--- PASSAGE TO READ ---
Understand this: the animal research industry does not want you to understand animal research.
Rather, it wants you to fall for its bread-and-butter offering: industry propaganda packaged and promoted as “education”.
Take, for example, Understanding Animal Research’s (“UAR”) recent publication: “Why do 90% of new drugs fail?”. In arguing that the over 90% failure rate of new drugs in human trials (after passing nonhuman trials) actually supports the value and necessity of animal research, UAR throws out fancy terms (like “Bayesian modeling, NPV safety prediction”) to distract from its promotion of wholly unmoored and unverifiable percentages of inter-species translation. Moreover, the percentages proffered by UAP fly in the face of verifiable figures established through systematic reviews by reputable scientists. (See, for example, this, this, this, and this.)
UAR is an arm of the animal research industry that exists to protect the interests of animal researchers.
UAR is a UK non-profit organization that 1) seeks “to counteract what it regards as extremism among animal rights and animal welfare proponents” and 2) aims to “maintain and shape” public support for animal research. Financed by animal researchers themselves and boasting a 160+ membership (of academic institutions, pharmaceutical companies, charities, research funders, and professional societies), UAR champions animal research interests at all levels, including by lobbying for policy and legislation favorable to animal research.
---
**EXERCISE REQUIREMENTS**.
- 1) Decide whether each statement agrees with the passage on Understanding Animal Research. Answer yes or no for each, and quote the exact words of the passage that settle it.
(a) UAR is a non-profit organization based in the UK.
(b) UAR receives its funding mainly from government grants.
(c) UAR has more than 160 members.
- 2) According to the passage on Understanding Animal Research, what kinds of bodies make up UAR's membership?
- 3) Write what comes next in the passage on Understanding Animal Research, picking up after its final sentence.
The items are not needed for any of this work.
--- SUPPLIED MATERIAL ---
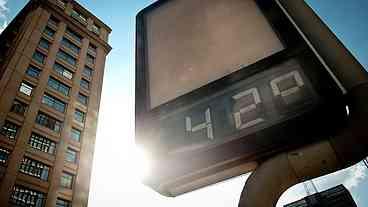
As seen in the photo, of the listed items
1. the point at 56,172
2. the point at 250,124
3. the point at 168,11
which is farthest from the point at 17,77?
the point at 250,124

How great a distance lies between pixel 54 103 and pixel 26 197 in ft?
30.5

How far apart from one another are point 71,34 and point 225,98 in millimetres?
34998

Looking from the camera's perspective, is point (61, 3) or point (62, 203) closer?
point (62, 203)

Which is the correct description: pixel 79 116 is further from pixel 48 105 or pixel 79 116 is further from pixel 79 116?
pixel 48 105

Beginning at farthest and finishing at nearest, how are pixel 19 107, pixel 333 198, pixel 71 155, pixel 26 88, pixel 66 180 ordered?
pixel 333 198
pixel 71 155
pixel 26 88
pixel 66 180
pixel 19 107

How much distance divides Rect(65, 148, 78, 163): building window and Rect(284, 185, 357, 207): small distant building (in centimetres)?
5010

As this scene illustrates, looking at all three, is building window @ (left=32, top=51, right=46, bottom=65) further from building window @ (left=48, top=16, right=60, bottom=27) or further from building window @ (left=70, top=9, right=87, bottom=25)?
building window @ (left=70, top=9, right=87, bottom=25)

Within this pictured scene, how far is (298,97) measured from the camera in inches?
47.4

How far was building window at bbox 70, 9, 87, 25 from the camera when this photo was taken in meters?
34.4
---
--- SUPPLIED MATERIAL ---
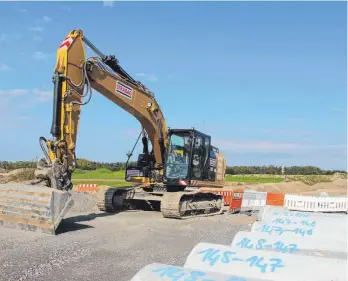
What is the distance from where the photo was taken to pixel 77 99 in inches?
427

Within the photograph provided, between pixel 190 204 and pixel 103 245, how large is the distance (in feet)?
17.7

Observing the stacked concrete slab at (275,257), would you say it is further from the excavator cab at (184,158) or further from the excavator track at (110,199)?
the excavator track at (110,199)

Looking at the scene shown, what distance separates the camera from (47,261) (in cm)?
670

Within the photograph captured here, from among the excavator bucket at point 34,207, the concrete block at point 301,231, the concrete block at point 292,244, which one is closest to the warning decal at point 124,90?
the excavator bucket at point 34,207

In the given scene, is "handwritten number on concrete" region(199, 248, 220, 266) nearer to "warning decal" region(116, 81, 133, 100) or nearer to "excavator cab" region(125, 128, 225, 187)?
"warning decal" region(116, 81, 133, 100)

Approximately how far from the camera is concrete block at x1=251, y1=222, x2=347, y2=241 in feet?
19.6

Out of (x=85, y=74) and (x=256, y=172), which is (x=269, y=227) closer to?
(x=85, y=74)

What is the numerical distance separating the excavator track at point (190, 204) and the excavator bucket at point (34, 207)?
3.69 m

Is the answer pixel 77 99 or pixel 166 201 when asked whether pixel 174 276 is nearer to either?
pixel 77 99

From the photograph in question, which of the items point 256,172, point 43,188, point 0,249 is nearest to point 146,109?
---
--- SUPPLIED MATERIAL ---
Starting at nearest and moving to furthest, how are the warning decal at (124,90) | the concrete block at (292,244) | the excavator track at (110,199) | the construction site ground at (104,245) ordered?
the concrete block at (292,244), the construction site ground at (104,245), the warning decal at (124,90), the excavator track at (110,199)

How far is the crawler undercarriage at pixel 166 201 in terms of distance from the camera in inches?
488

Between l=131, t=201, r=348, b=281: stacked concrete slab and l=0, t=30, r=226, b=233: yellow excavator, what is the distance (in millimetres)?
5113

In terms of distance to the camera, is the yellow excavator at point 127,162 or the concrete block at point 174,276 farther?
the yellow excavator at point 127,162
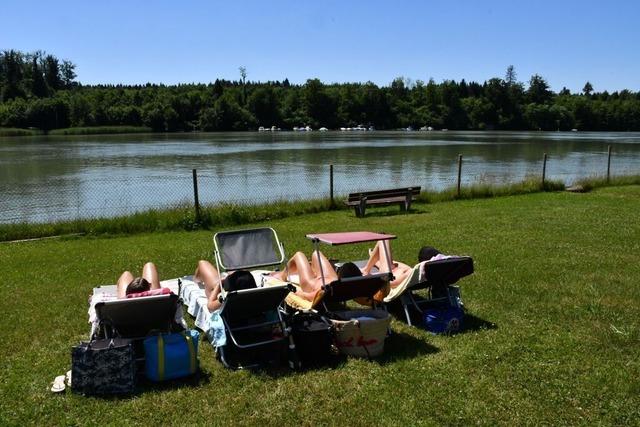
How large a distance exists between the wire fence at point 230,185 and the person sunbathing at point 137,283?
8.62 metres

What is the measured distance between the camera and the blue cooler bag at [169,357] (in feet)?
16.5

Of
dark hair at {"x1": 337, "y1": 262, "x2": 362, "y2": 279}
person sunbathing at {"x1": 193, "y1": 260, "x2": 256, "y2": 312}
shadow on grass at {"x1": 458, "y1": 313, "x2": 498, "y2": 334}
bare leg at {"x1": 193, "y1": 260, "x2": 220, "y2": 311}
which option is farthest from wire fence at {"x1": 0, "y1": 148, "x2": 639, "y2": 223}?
---
**ANSWERS GIVEN**.
- 1)
(a) Yes: "UAR is a UK non-profit organization"
(b) No: "Financed by animal researchers themselves"
(c) Yes: "boasting a 160+ membership"

- 2) Academic institutions, pharmaceutical companies, charities, research funders, and professional societies.

- 3)
UAR’s roots extend to the turn of the twentieth century and the establishment of the UK’s equivalent to the US-based NABR: a propaganda-focused lobbying group of and for animal researchers.
UAR was established in 2008 by the merger of the nascent Coalition for Medical Progress and the entrenched Research Defense Society (“RDS”) – and, this is hugely important because it means that UAR is, quintessentially, a reincarnation of the UK’s top pro-vivisection trade association and lobbying agent.
RDS was launched around 1906 as a “private lobby group for vivisectionists” that focused on battling “anti-vivisection groups” (which were successfully pressuring animal experimenters to answer for their practices). But, rather than publicly debating issues of public concern regarding vivisection, RDS strategically relied on “bullying and intimidation” – by way of example only, RDS:
- interfered with anti-vivisection meetings;
- pressured railway companies and the Postmaster General not to display anti-vivisection posters and advertisements, railway bookstalls not to sell anti-vivisection pamphlets, and publishers not to publish anti-vivisection materials;
- relied on oppressive tactics (such as branding the anti-vivisection movement, which was led by women, as “hysterical”) to divide the broad base of public support for animal protection; and
- set in motion a legal process that resulted in British non-profit anti-vivisection groups being stripped of their “charitable status”.
Perhaps most critically, UAR’s precursor, RDS, published false and misleading information – i.e. published propaganda as fact.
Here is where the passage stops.